OpenTelemetry (OTel) is an open source project that provides a vendor-neutral standard for collecting, processing, and exporting telemetry data from distributed systems (such as a microservices architecture). This simplified and universal approach to observability makes it easier for developers to analyze software’s performance and behavior so they can more easily diagnose and debug issues in their applications. OTel collects the following data:

  • Traces – “Where is the problem?”
  • Metrics – “Is there a problem?”
  • Logs – “What is the problem?”

OTel is not a programming language or product. This open source project has been around since 2019 and is currently maintained by the Cloud Native Computing Foundation (CNCF).

Watch this video to see how to get started:

Types of Data Generated by OTel

Traces

A trace records the events that happen during an operation such as the handling of a single request. The trace is divided into a series of spans, each of them representing a unit of work.

For example, the trace for a web request might include three spans:

  • Accepting the request
  • Querying the database
  • Sending a response

A trace slices up a data flow which may include multiple services into a series of chronologically ordered chunks to help you easily understand:

  • All the steps that happened in each chunk
  • The order in which the chunks executed
  • How long each step lasted
  • Metadata about each step

Once OTel has generated traces, the next step is to export them into a tracing backend or tool for analysis. OTel provides a set of exporters for popular backends such as JaegerZipkin, and AWS X‑Ray. These services provide tools for analyzing and visualizing trace data.

Metrics

In OTel, metrics are measurements of specific aspects of an operating system’s behavior and are collected over time as key‑value pairs (known as metric labels). The key‑value pairs provide context about the measurement over time. For example, a metric for the response time of a web service might include labels for the HTTP status code, the endpoint, and the HTTP method. All metrics also are timestamped, again to enable chronological ordering.

Logs

Logs are the oldest and most common method for getting insight into what is going on with a given service. They are generally produced as text and must be parsed to generate insights. Support for logs in OTel is still experimental.

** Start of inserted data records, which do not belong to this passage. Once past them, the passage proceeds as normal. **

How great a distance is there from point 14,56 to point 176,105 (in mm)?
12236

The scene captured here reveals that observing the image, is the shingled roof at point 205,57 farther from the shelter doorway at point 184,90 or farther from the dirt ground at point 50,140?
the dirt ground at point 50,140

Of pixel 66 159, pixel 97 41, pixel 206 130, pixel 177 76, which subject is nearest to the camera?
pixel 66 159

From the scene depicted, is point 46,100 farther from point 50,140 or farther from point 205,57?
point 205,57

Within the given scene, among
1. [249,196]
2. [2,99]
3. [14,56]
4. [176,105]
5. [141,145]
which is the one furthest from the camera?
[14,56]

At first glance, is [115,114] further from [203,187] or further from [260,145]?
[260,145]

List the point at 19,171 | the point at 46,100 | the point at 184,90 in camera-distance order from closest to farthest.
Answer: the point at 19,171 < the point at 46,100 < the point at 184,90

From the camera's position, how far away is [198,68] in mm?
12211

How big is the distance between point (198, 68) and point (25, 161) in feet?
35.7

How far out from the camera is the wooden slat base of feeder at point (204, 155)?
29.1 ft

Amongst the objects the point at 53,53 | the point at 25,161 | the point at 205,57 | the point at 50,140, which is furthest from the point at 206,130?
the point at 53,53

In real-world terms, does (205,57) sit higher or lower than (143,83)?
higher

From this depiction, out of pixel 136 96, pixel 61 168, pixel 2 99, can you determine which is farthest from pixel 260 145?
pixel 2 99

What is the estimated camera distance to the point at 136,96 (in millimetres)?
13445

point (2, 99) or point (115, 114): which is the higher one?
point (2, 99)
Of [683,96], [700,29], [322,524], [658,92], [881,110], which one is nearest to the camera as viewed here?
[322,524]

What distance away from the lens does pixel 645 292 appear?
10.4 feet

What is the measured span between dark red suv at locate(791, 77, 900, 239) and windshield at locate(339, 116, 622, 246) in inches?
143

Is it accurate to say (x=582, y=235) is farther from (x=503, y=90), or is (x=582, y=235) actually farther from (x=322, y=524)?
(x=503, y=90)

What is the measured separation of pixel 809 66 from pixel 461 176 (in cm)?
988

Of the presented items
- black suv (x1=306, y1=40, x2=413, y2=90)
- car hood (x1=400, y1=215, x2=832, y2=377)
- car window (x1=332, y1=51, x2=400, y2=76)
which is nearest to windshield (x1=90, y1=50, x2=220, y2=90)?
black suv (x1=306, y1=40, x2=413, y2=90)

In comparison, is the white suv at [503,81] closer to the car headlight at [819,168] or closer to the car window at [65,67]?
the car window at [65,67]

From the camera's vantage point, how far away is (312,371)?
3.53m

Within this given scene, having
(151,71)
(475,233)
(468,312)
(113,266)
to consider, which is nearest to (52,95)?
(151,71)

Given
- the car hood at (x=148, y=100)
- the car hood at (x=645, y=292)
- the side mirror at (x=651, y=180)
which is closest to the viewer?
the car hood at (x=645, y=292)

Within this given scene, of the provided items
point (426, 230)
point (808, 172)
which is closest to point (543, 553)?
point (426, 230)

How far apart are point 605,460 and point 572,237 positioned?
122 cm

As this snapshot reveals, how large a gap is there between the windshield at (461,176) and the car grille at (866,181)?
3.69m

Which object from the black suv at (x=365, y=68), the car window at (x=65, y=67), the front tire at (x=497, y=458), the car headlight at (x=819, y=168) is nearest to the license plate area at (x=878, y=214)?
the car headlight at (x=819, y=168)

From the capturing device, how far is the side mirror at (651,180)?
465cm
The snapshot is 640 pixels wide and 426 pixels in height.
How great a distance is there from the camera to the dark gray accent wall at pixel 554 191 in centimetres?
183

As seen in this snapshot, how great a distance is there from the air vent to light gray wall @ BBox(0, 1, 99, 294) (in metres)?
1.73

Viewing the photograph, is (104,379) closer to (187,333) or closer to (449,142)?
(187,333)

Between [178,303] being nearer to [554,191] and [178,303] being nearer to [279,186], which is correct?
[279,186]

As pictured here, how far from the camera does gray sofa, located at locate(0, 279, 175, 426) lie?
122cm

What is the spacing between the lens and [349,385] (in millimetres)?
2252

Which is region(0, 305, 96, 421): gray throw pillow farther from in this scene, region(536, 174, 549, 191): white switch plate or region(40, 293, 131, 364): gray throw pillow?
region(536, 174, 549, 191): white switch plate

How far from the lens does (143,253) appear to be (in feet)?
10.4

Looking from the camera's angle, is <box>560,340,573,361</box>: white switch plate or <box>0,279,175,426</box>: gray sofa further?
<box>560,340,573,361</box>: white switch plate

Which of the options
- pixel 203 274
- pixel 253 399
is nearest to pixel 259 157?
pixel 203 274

To learn more about what our solution architects discovered when they compared the observability feature sets in OTel against other observability tools, see Integrating OpenTelemetry into the Modern Apps Reference Architecture – A Progress Report on our blog.

OTel Instrumentation

OTel integrates with many popular programming languages, libraries, and frameworks. Support in some languages is more comprehensive than others. For example, the JavaScript instrumentation libraries have self‑described “stable” implementations for both tracing and metrics and some of the most stable support for logs. They also provide an auto‑instrumentation option that lets you start receiving traces without adding any instrumentation‑specific code to your service logic. On the other hand, languages like Go have less mature support for metrics and logs and lack auto‑instrumentation features.

Telemetry Goals

When setting up telemetry instrumentation, it’s best to start with a set of goals for instrumentation more defined than “send everything and hope for insights”. While it is true that you can’t know the full extent of what’s possible until you view the data, setting some minimal requirements helps ensure the smooth operation and maintenance of your services.

These can be technical concerns like:

  • I want to know when my service is under pressure and needs scaling.
  • I want to know if my service is restarting often.

But they can also be product and user experience‑related concerns like:

  • I want users to see new messages in the system within five seconds.
  • I want notifications to be dispatched within one minute of a message being sent.

As an example from our tutorial How to Use OpenTelemetry Tracing to Understand Your Microservices, you might define the following as the key goals:

  • Understand all the steps a request takes to accomplish the new message flow.
  • Check that the user flow completed successfully.
  • Have confidence that the user flow is executing faster than five seconds from end to end (under “normal” circumstances).
  • Learn whether the notifier service is processing the event (dispatched by the messenger service) in a timely manner. 
OTel Implementation

OTel provides developers with a single set of application programming interfaces (APIs), software development kits (SDKs), and instrumentation libraries they can use to instrument their applications in a consistent and standardized way.

Because the format of the data produced by OTel is considered an industry standard, multiple telemetry aggregation and visualization solutions accept it. You can choose an on‑premises solution, like Jaeger (as we did in this tutorial), or opt for a Software-as-a-Service (SaaS) solution, like SumoLogic or SigNoz.

To manage all three types of telemetry, the only alternative to OTel is a combination of multiple tools. This adds even more complexity on top of the inherent complexity involved with running a microservices architecture and infrastructure.

What Is an API in the Context of OTel?

APIs define the methods, functions, and protocols used by software components to interact with each other. The OTel APIs define a standard set of methods and protocols that developers can use to instrument their applications and collect telemetry data.

What Is an SDK in the Context of OTel?

SDKs are software development tools provided by the author of a standard or application that make it easier for developers to build applications that conform to the standard or interact with the app. SDKS typically include libraries, code samples, documentation, and tools for testing, debugging, and performance tuning. OTel provides SDKs for tracingmetrics, and resource management.